The event-related potentials (ERPs) measured (via scalp EEG) included MMN during the oddball paradigm, the ASSR task, and the P300 wave during an active oddball task assessing amplitude to target tone. ERPs were recorded using a 64-channel system (SynAmp 2; Compumedics Neuroscan) with sintered Ag/AgCl electrodes at 1 kHz sampling rate with bandpass at 0.1 to 200 Hz. Impedance was kept below 5 kΩ. Participants sat in a semi-reclining chair inside a sound-attenuated chamber.
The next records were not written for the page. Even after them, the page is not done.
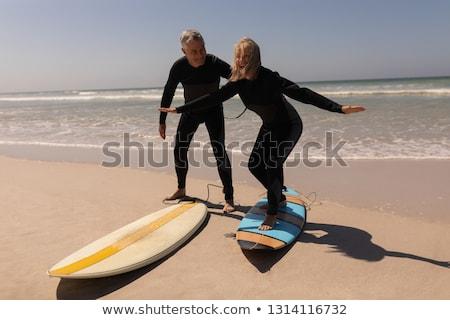 вид сбоку активный старший женщину Постоянный доска для серфинга Сток-фото © wavebreak_media
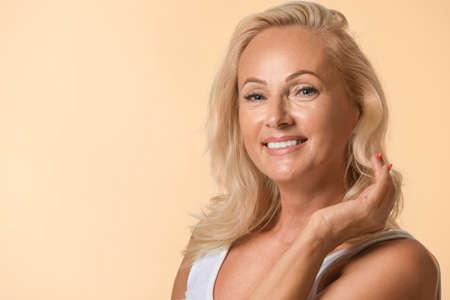 Portret van mooie rijpe vrouw met perfecte huid op beige achtergrond. Ruimte voor tekst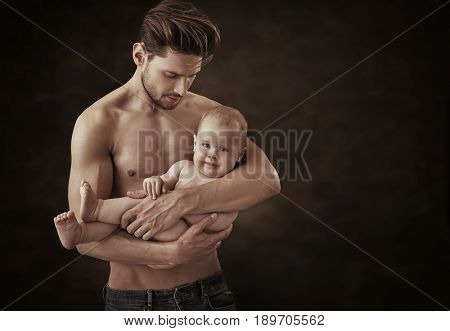 Muscular father holding his little baby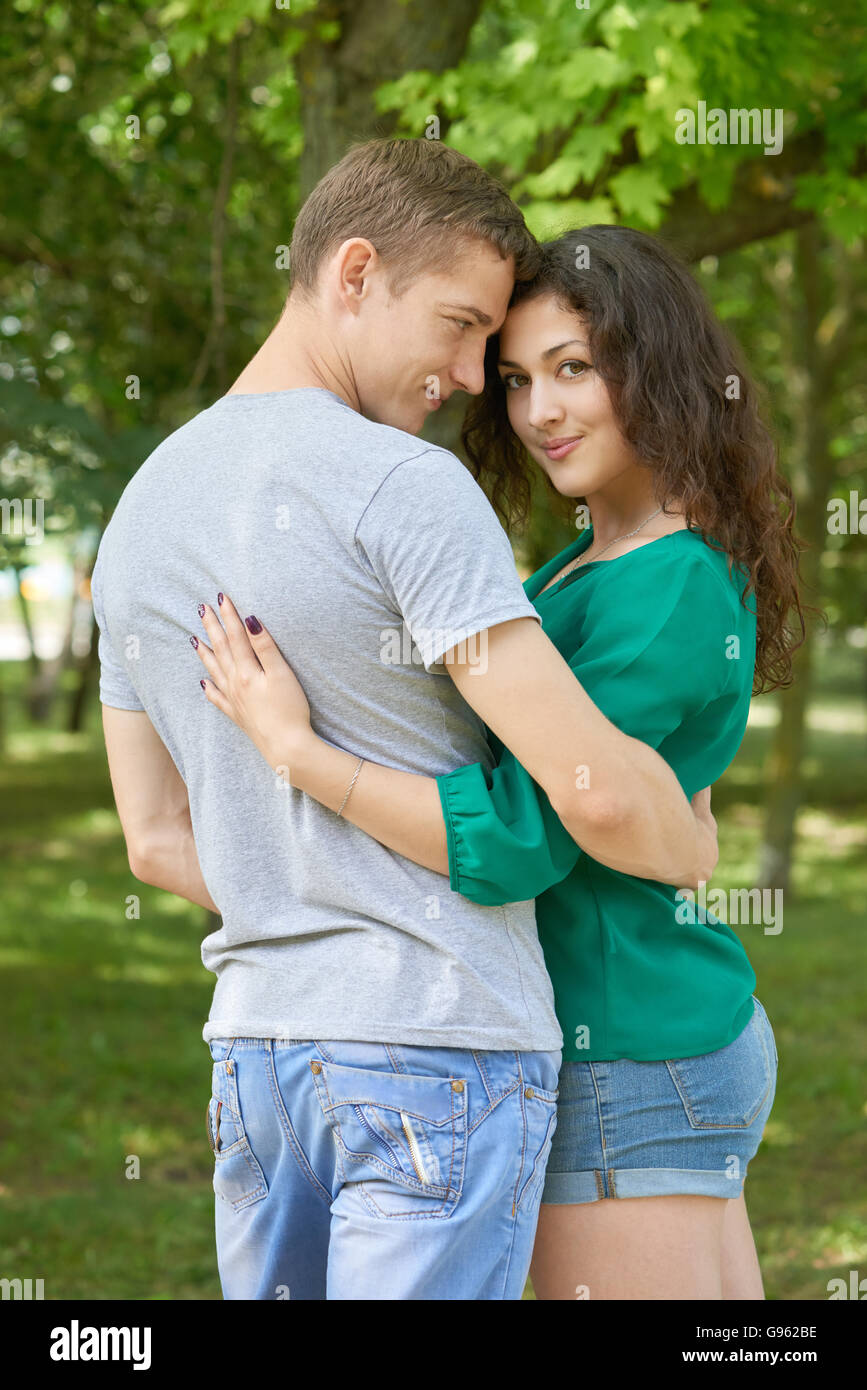 Romantic Couple Posing In City Park Summer Season Young People Backside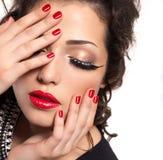Model met rode spijkers, lippen en creatieve oogmake-up Royalty-vrije Stock Afbeeldingen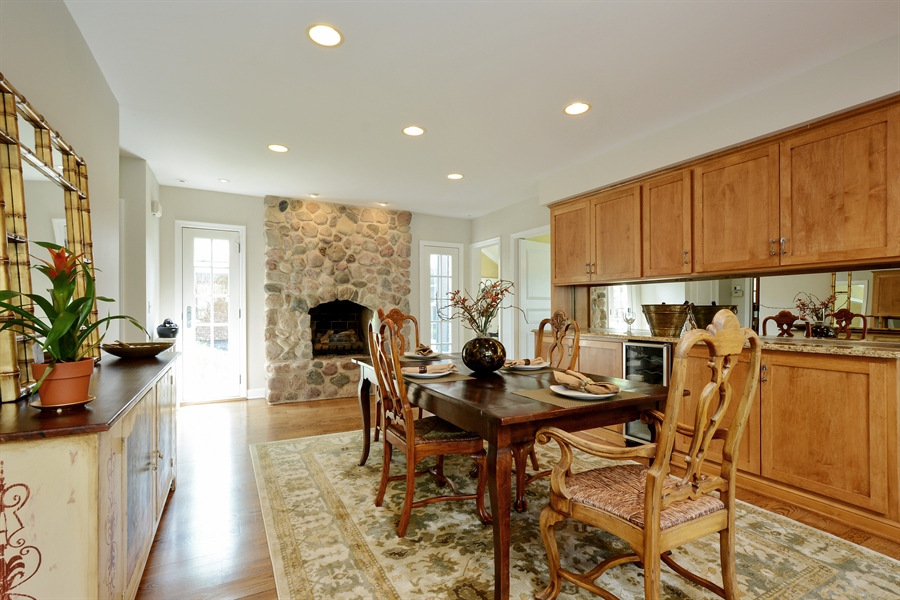 Real Estate Photography - 32 Oak Knoll Road, Barrington Hills, IL, 60010 - Breakfast Room with stone fireplace
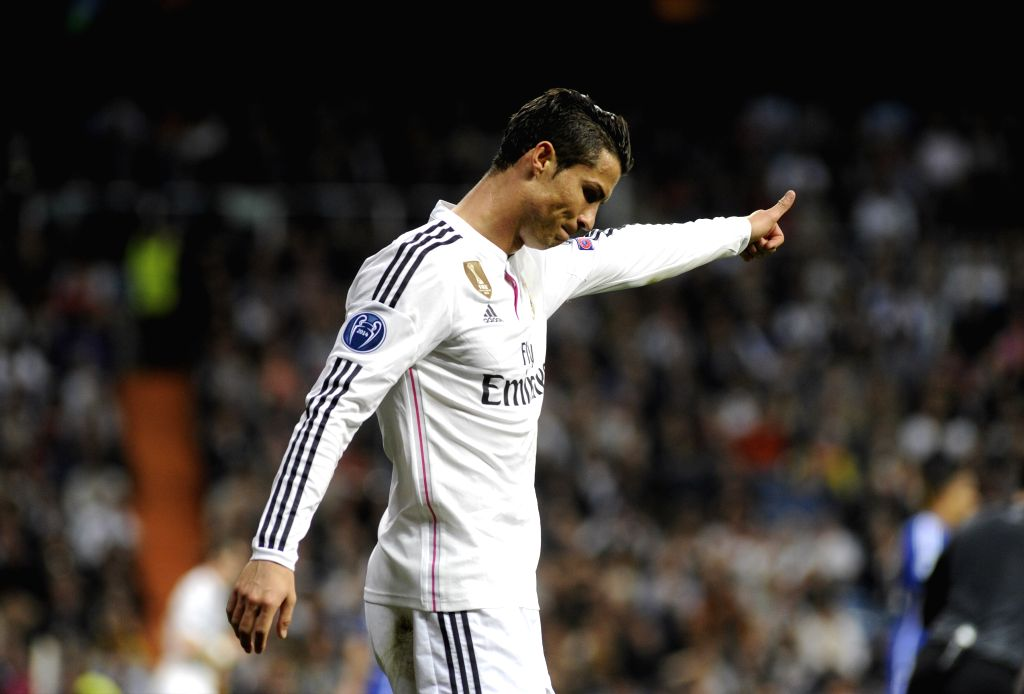 Real Madrid's Portuguese forward Cristiano Ronaldo celebrates his goal during the Champions League football match 2nd leg against Schalke 04 at Santiago Bernabeu ...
A midline frontal electrode (FZ) was used for MMN measurement because this location typically shows the largest patient-control differences on MMN [35, 36], and MMN was measured at a latency window that was selected a priori based on previous studies [37].

ASSRs were recorded in the same setting while participants listened to click trains, delivered by headphones at 2.5, 5, 10, 20, 40, and 80 Hz. Based on previous frequency-specific findings of ketamine effects and schizophrenia-related abnormalities [38, 39], we focused the analysis on gamma frequencies (40 Hz). An auditory screening test excluded apparent hearing impairment. The normalized ASSR power by stimulus frequency at gamma bands was the primary ASSR measure.

For P300 assessments, 600 auditory stimuli were presented, of which 80% were standard tones (60 ms, 1000 Hz) and 20% were target tones (60 ms, 1400 Hz) presented at 75 dB. All tones had a 5 ms rise/fall time, with a stimulus onset asynchrony of 1300 ms. Participants were instructed to press a response button as fast as they could whenever they heard the target tone. No response was required for the standard tone. P300 responses were measured at a midline parietal electrode (PZ) following the same eyeblink correction routine used for MMN. Records were filtered at 0.1 to 30 Hz in 24 dB/octave, epoched, baseline-corrected, and threshold-filtered at ±75 µV for artifact rejection. Standard and target trials were averaged separately, followed by peak detection within a 250 to 400 ms post-stimulus window and followed by visual inspection to verify correct placement of each peak. Scoring was blinded.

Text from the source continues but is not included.